British police have made it clear that a number of former associates of Jimmy Savile, the late BBC host now accused of molesting children, are going to be arrested or at least questioned, and the first to get a visit from Scotland Yard can come as no surprise: Paul Gadd, a.k.a. Gary Glitter. The former pop star (who has already been convicted of child pornography in Britain in 1999 and having sex with underage girls in Vietnam in 2006) was taken into police custody and released on Sunday after one of Savile’s accusers said she had also seen Gadd having sex with an underage girl in Savile’s dressing room, “which was packed with lots of people.” The scene sounds like one that could implicate whomever was on hand, as the accuser described Glitter as being “particularly horrible and only interested in getting as much sex as he could possibly get from any girl.” Ick. As it happens, the BBC documentary that first publicized the allegations against Savile also included footage of Savile defending Glitter’s child porn, saying he “didn’t do anything wrong,” but was “demonized.” Not exactly the coveted endorsement.
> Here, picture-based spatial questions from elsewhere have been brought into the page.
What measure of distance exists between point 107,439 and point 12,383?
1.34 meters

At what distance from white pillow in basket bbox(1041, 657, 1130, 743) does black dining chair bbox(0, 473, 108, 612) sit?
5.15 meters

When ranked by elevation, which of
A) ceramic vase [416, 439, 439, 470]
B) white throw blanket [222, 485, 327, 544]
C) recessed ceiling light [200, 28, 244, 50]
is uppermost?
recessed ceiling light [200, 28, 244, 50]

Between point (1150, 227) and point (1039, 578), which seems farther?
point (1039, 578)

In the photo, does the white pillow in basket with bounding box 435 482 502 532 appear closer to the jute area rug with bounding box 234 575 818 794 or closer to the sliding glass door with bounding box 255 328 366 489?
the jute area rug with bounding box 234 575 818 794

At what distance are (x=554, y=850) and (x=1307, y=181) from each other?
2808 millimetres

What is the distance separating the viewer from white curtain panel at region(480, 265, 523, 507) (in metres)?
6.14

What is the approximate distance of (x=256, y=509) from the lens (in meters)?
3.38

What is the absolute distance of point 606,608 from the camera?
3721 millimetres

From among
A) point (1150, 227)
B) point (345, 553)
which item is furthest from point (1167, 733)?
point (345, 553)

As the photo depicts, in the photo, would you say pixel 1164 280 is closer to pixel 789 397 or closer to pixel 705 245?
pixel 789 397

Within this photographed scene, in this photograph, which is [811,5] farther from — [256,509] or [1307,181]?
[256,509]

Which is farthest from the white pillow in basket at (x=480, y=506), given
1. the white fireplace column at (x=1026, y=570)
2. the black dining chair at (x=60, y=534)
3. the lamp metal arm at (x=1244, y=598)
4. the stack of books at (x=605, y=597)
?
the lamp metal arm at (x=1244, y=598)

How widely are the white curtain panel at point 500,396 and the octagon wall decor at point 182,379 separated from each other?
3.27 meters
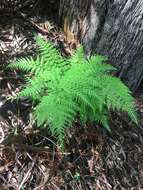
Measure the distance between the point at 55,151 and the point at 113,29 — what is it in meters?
1.22

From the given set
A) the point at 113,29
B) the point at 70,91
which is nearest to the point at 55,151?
the point at 70,91

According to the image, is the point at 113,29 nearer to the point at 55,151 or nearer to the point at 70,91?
the point at 70,91

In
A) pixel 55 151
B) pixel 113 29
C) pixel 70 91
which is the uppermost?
pixel 113 29

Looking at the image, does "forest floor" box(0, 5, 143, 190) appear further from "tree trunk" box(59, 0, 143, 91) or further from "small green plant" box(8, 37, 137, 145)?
"tree trunk" box(59, 0, 143, 91)

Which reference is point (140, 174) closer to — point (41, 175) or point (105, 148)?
point (105, 148)

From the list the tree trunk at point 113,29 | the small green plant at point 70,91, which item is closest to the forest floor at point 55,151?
the small green plant at point 70,91

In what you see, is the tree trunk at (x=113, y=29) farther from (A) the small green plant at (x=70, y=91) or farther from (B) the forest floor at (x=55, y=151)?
(B) the forest floor at (x=55, y=151)

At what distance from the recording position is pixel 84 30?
3.95 meters

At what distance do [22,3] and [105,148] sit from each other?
69.4 inches

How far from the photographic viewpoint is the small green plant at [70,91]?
3.21 metres

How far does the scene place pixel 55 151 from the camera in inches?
135

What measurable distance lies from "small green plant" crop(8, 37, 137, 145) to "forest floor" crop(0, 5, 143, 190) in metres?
0.13

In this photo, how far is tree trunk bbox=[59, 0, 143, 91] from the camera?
3.50 meters

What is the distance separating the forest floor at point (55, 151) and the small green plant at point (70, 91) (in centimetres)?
13
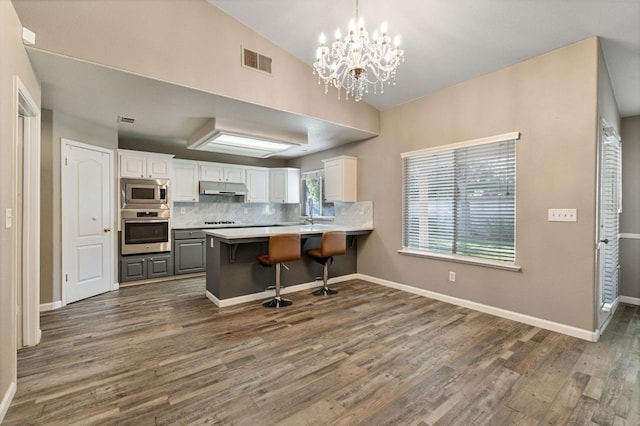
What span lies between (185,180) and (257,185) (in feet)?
5.19

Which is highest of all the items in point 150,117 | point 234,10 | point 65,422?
point 234,10

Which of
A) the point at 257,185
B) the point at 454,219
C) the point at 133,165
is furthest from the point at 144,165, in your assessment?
the point at 454,219

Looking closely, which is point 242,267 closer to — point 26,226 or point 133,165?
point 26,226

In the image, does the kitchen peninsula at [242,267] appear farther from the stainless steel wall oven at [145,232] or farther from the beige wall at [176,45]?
the beige wall at [176,45]

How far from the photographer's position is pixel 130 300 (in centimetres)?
414

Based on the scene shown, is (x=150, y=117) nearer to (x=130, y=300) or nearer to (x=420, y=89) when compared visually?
(x=130, y=300)

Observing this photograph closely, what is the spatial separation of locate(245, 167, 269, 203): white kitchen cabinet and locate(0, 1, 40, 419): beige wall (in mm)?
4580

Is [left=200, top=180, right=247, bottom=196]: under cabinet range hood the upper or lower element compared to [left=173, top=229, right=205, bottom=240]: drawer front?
upper

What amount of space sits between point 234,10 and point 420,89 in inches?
101

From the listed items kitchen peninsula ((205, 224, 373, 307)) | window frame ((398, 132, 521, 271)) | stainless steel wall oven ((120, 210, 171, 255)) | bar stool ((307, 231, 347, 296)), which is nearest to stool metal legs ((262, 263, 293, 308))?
kitchen peninsula ((205, 224, 373, 307))

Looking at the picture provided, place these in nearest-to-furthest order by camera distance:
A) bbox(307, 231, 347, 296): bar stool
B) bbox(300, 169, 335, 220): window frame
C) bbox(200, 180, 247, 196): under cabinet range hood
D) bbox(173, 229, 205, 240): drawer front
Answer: bbox(307, 231, 347, 296): bar stool → bbox(173, 229, 205, 240): drawer front → bbox(200, 180, 247, 196): under cabinet range hood → bbox(300, 169, 335, 220): window frame

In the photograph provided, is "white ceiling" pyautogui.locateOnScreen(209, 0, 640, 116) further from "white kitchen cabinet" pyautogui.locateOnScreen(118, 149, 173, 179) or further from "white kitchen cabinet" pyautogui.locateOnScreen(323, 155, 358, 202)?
"white kitchen cabinet" pyautogui.locateOnScreen(118, 149, 173, 179)

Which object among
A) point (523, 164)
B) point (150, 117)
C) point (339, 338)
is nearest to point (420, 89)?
point (523, 164)

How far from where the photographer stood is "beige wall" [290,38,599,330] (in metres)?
2.89
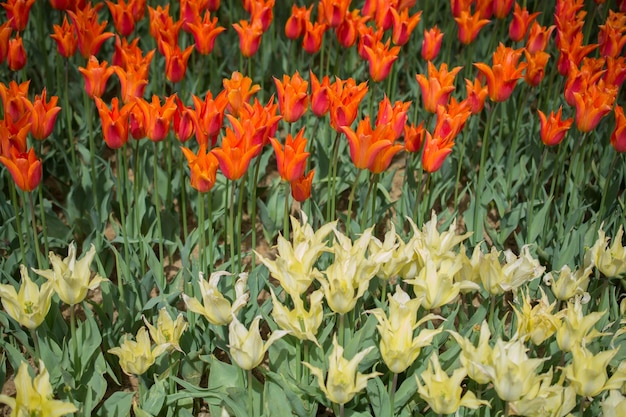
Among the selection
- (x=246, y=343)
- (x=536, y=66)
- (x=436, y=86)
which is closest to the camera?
(x=246, y=343)

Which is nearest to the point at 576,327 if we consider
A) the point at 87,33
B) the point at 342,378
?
the point at 342,378

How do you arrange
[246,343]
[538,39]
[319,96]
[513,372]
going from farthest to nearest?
[538,39]
[319,96]
[246,343]
[513,372]

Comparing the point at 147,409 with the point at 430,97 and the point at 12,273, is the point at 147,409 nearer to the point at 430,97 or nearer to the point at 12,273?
the point at 12,273

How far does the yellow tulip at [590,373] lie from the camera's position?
1.88 metres

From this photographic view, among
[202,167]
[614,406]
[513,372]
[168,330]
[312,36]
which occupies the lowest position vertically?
[168,330]

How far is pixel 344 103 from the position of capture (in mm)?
2551

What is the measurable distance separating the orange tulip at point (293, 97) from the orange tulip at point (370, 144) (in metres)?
0.25

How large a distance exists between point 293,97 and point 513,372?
1229 millimetres

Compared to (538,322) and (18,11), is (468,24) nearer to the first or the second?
(538,322)

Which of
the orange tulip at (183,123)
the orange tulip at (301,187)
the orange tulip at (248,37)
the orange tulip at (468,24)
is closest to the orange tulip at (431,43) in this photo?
the orange tulip at (468,24)

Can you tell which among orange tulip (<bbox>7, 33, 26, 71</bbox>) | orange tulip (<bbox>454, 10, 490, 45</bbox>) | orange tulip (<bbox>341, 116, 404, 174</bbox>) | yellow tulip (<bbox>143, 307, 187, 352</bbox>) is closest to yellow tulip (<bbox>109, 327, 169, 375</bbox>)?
yellow tulip (<bbox>143, 307, 187, 352</bbox>)

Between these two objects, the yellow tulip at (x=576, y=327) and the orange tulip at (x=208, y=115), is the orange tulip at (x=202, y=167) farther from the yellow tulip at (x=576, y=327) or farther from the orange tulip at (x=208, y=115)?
the yellow tulip at (x=576, y=327)

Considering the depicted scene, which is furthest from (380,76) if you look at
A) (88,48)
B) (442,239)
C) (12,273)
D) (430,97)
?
(12,273)

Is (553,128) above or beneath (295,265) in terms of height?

Meanwhile, the Times continues probing its incoming CEO, Mark Thompson, formerly the director-general of the BBC, about what he knew about the allegations against Savile, and when. It reports on a story in Britain’s Sunday Times, in which a freelance journalist named Miles Goslett describes calling Thompson in May with questions about the allegations against Savile and the BBC’s decision to kill a Newsnight documentary about them. He said he had filed a freedom of information request in April asking for records of BBC executives’ communications about Savile.
In an interview, Mr. Goslett said that when his request was denied in mid-May, he called Mr. Thompson’s office and told an aide, Jessica Cecil, that he wanted to talk to Mr. Thompson about his request and also about “claims that I was aware of that had been made to ‘Newsnight’ that girls were abused on BBC premises by Jimmy Savile in the 1970s.”
He said Ms. Cecil referred him to the BBC’s media relations office. A BBC spokeswoman said Sunday that Ms. Cecil did not recall that Mr. Goslett “mentioned the nature of the allegations against Savile.”
One former BBC employee who went on to direct Channel 5, a BBC competitor, told the Times, “The big failing internally, and this is where Mark comes into the picture, is the deliberate incuriosity of the senior executives … There is a culture of avoiding knowledge so as to evade responsibility.” If it turns out Thompson had a hand in covering up the allegations against Savile by killing the Newsnight investigation, it could certainly affect his new job at the Times.